Hace recargas de dos dólares cada dos días para para tener internet en el celular, así los tres hijos pueden estar conectados. Ni modo, sin conexión se quedan afuera del Google Classroom, dice ella mientras se toca inconscientemente el estómago. Allá por la sexta semana de cuarentena las escuelas repartieron el alimento que tenían en custodia como parte del programa Escuela Saludable: leche, frijoles, arroz, aceite, azúcar, todo en cantidades muy pequeñas que en las casas se agrandaron como una bendición invocada por las banderas blancas que, sin perder el orgullo, sacaron en su comunidad. Después de esa vez tuvieron que estar a la espera de las ayudas del gobierno central y de los alcaldes que, ni lentos ni perezosos, usaron como campaña electoral adelantada. Cuando la venta de empanadas ha estado de regular a buena va a hacer compras esenciales al mercado municipal, porque ahí todo es más barato: las tortillas; el pan dulce; el pan francés; los tamales pisques; el café de hervir que abunda más.
Una noche escuchó a un analista político decir que “el virus infectó a sociedades que ya estaban con las defensas extremadamente bajas debido a la necia sífilis neoliberal del tipo terciaria cardiovascular que tienen calada hasta en el laberinto de los sesos, y que esa infección se está agravando debido a la exclusión social que se está llevando a cabo, incluso en la educación”.

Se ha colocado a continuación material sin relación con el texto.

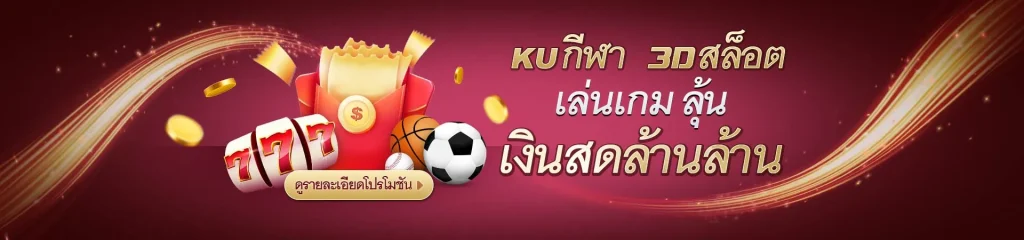 โปรโมชั่นลุ้นเงินล้าน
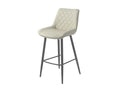 Silvia Taupe Barstool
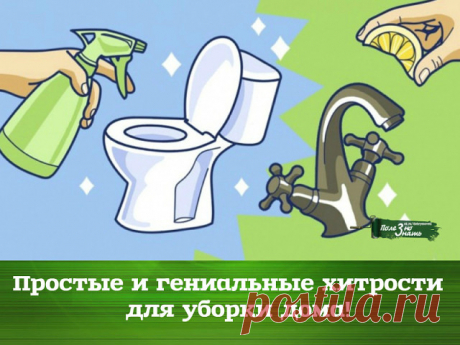 (47) Одноклассники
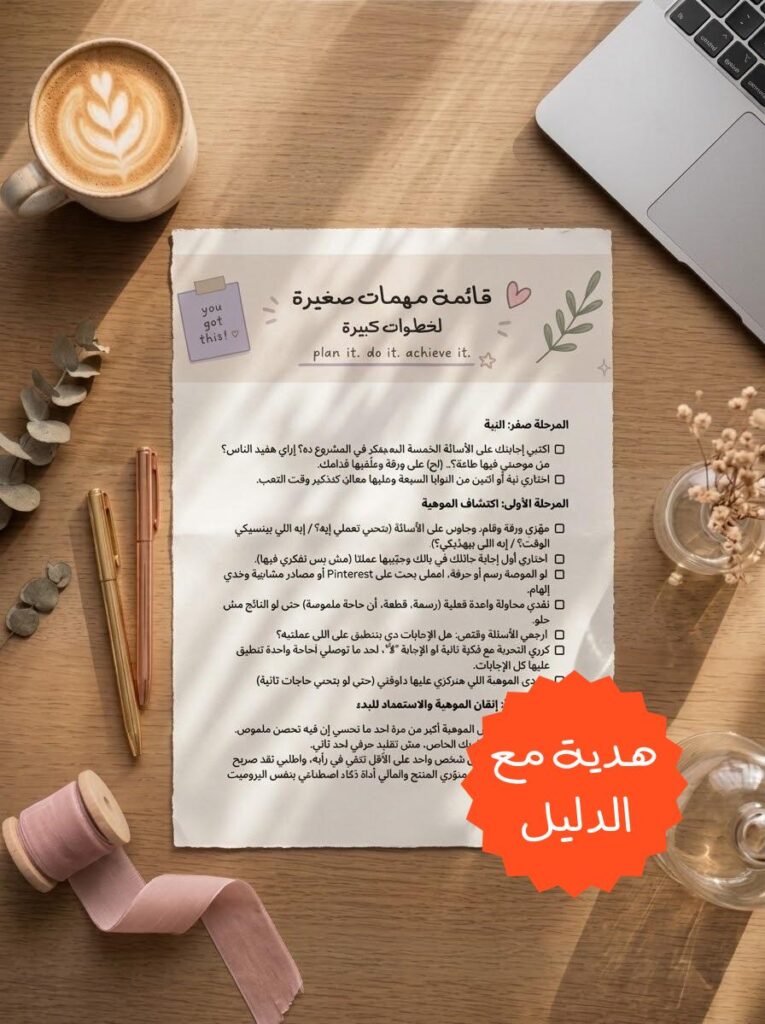 دليلك للمشاريع الصغيرة (رحلة اثر)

Pero la mamá no sólo necesita garantizar comida a tiempo, ni tener explicaciones profundas sobre lo que le sucede a ella y a sus vecinos, necesita algo, digamos, más tangible: alcohol gel para desinfectarse las manos constantemente; mascarillas medianamente buenas para salir sin miedo a la calle; un pintalabios que le recuerde los besos dados; una vacuna contra el tiempo perdido; que el paquete de datos del celular sea gratis mientras la universidad esté cerrada, pero que la abran lo más pronto posible para volver a las clases presenciales que no excluyen a ningún estudiante.
La mamá de Flor Reyna de los Ángeles tiene un sueño, yo tengo un sueño, dice, como si fuera la Martin Luther King de la comunidad “un rancho y un lucero”, donde todas las madres son idénticas y todas tienen ese mismo sueño porque todas ven la realidad desde la epistemología del amor. Su utopía social para el día después de la peste no habla del mágico, hermoso y radical cambio de los principios y valores de la especie humana para que estén fundados en la justicia y la solidaridad, ni habla de impersonales y pulcras sociedades futuristas atiborradas de tecnologías delirantes.

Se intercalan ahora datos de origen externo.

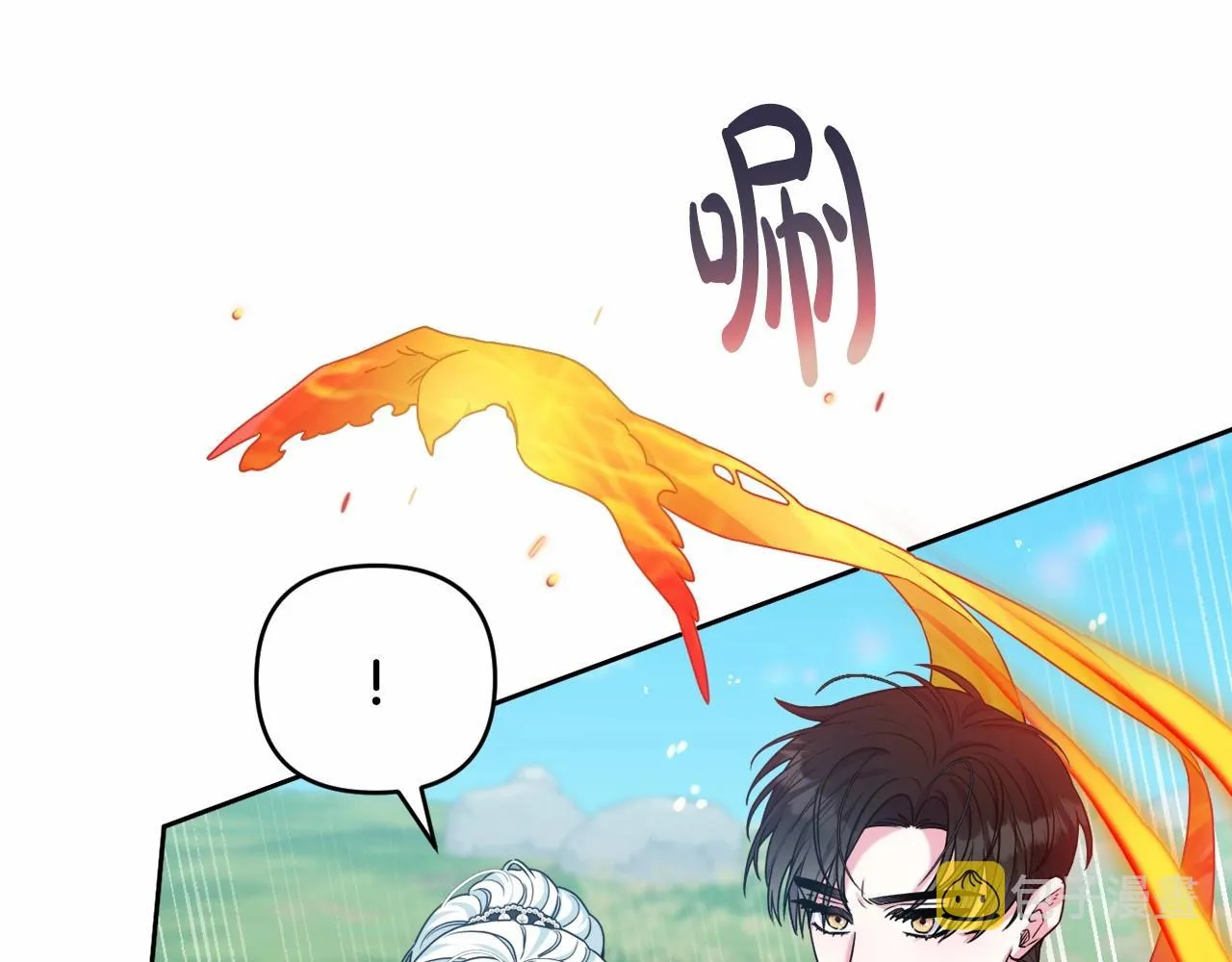 第31话 奇怪的圣力 第74页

El sueño más inmenso de ella y de todas las otras, es con que su hija mayor termine el ciclo en la universidad sin dejar materias; que su hijo menor termine el año y pase a sexto; que su otro hijo Alejandro Antoni Gaudí –le puso un nombre profético- no pierda el trabajo en la oficina de diseño arquitectónico; que Amílcar Ronaldhino no pierda el trabajo en la quesería; que el próximo año sigan juntos y felices, sólo eso. Cuando la mamá estaba niña decía que de grande iba a ser doctora para curar a todos sus vecinos. ¿Y qué pasó? Pasó la vida, señor; se llevó la ilusión y me dejó a mis hijos.